* [Provided text]:
Factbox-What are Europe’s landmark AI regulations?

By Foo Yun Chee

BRUSSELS (Reuters) – European Union policymakers and lawmakers clinched a deal on Friday on the world’s first comprehensive set of rules regulating the use of artificial intelligence (AI) in tools such as ChatGPT and in biometric surveillance.

They will thrash out details in the coming weeks that could alter the final legislation, which is expected to go into force early next year and apply in 2026.

Until then, companies are encouraged to sign up to a voluntary AI Pact to implement key obligations of the rules.

Here are the key points that have been agreed:


So-called high-risk AI systems – those deemed to have significant potential to harm health, safety, fundamental rights, the environment, democracy, elections and the rule of law – will have to comply with a set of requirements, such as undergoing a fundamental rights impact assessment, and obligations to gain access to the EU market.

AI systems considered to pose limited risks would be subject to very light transparency obligations, such as disclosure labels declaring that the content was AI-generated to allow users to decide on how to use it.


The use of real-time remote biometric identification systems in public spaces by law enforcement will only be allowed to help identify victims of kidnapping, human trafficking, sexual exploitation, and to prevent a specific and present terrorist threat.

They will also be permitted in efforts to track down people suspected of terrorism offences, trafficking, sexual exploitation, murder, kidnapping, rape, armed robbery, participation in a criminal organisation and environmental crime.


GPAI and foundation models will be subject to transparency requirements such as drawing up technical documentation, complying with EU copyright law and disseminating detailed summaries about the content used for algorithm training.

Foundation models classed as posing a systemic risk and high-impact GPAI will have to conduct model evaluations, assess and mitigate risks, conduct adversarial testing, report to the European Commission on serious incidents, ensure cybersecurity and report on their energy efficiency.

Until harmonised EU standards are published, GPAIs with systemic risk may rely on codes of practice to comply with the regulation.


The regulations bar the following:

– Biometric categorisation systems that use sensitive characteristics such as political, religious, philosophical beliefs, sexual orientation, race.

– Untargeted scraping of facial images from the internet or CCTV footage to create facial recognition databases;

– Emotion recognition in the workplace and educational institutions.

– Social scoring based on social behaviour or personal characteristics.

– AI systems that manipulate human behaviour to circumvent their free will.

– AI used to exploit the vulnerabilities of people due to their age, disability, social or economic situation.


Depending on the infringement and the size of the company involved, fines will start from 7.5 million euros ($8 million) or 1.5 % of global annual turnover, rising to up to 35 million euros or 7% of global turnover.

* [Scene geometry reasoning data]:
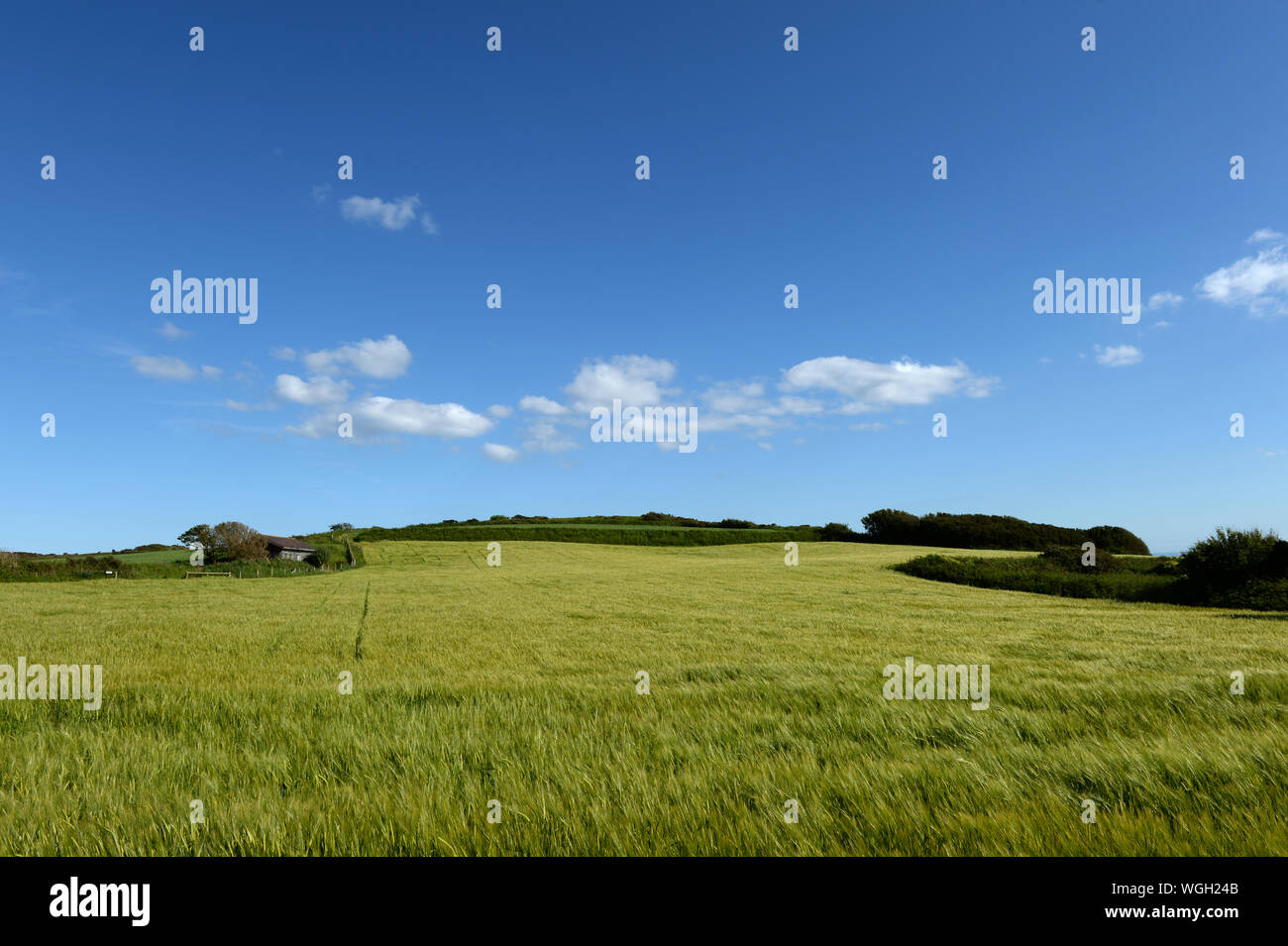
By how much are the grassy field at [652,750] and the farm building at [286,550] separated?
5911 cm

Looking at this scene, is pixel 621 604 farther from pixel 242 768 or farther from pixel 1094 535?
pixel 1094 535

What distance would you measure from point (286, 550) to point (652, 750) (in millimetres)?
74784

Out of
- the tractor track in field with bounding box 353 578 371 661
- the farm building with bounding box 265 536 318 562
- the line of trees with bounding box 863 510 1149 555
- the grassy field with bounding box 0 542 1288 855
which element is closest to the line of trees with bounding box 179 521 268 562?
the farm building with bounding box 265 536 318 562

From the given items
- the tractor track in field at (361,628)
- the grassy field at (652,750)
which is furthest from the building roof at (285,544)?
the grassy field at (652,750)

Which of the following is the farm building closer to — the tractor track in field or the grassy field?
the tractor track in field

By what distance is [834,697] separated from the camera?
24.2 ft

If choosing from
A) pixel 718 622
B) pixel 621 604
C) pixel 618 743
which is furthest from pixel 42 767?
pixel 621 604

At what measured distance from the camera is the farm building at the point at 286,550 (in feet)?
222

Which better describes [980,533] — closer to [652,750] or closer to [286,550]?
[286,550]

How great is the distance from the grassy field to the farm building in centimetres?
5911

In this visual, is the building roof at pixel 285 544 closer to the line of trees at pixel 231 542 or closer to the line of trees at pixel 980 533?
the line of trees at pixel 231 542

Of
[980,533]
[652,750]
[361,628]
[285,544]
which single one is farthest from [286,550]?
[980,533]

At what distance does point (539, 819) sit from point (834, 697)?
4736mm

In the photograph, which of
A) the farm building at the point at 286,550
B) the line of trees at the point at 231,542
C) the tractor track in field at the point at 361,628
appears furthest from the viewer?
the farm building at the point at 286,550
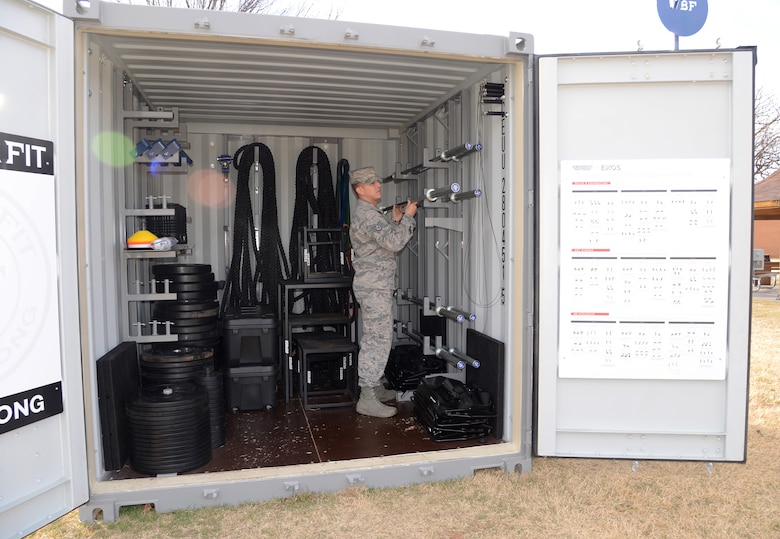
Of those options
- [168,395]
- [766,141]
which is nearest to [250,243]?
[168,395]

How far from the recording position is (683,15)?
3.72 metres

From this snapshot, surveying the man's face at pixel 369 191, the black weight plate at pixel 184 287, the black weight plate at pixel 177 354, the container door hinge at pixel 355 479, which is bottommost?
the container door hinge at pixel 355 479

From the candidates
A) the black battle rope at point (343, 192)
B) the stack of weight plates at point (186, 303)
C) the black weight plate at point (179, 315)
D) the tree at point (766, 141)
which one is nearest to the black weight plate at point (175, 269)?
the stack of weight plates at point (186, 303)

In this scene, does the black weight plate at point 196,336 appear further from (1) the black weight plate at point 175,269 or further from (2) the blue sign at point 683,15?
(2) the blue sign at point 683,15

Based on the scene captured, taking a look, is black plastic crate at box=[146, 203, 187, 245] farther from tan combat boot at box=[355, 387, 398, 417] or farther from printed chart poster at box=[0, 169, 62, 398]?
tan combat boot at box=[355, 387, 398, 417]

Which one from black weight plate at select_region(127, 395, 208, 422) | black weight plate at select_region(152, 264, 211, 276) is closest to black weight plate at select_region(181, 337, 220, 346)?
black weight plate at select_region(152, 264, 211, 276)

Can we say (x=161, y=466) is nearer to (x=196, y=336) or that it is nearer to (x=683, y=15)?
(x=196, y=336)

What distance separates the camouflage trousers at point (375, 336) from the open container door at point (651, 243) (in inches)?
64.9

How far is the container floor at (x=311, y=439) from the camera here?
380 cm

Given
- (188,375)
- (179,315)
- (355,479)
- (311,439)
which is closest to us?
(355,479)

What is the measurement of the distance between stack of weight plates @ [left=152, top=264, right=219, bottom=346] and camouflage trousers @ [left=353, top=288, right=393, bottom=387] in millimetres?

* [Work required]: Copy everything in the factbox from "BRUSSELS (Reuters) –" down to "of the rules.", swapping "policymakers" for "officials". The listing can be set aside.

* [Answer for the task]:
BRUSSELS (Reuters) – European Union officials and lawmakers clinched a deal on Friday on the world’s first comprehensive set of rules regulating the use of artificial intelligence (AI) in tools such as ChatGPT and in biometric surveillance.

They will thrash out details in the coming weeks that could alter the final legislation, which is expected to go into force early next year and apply in 2026.

Until then, companies are encouraged to sign up to a voluntary AI Pact to implement key obligations of the rules.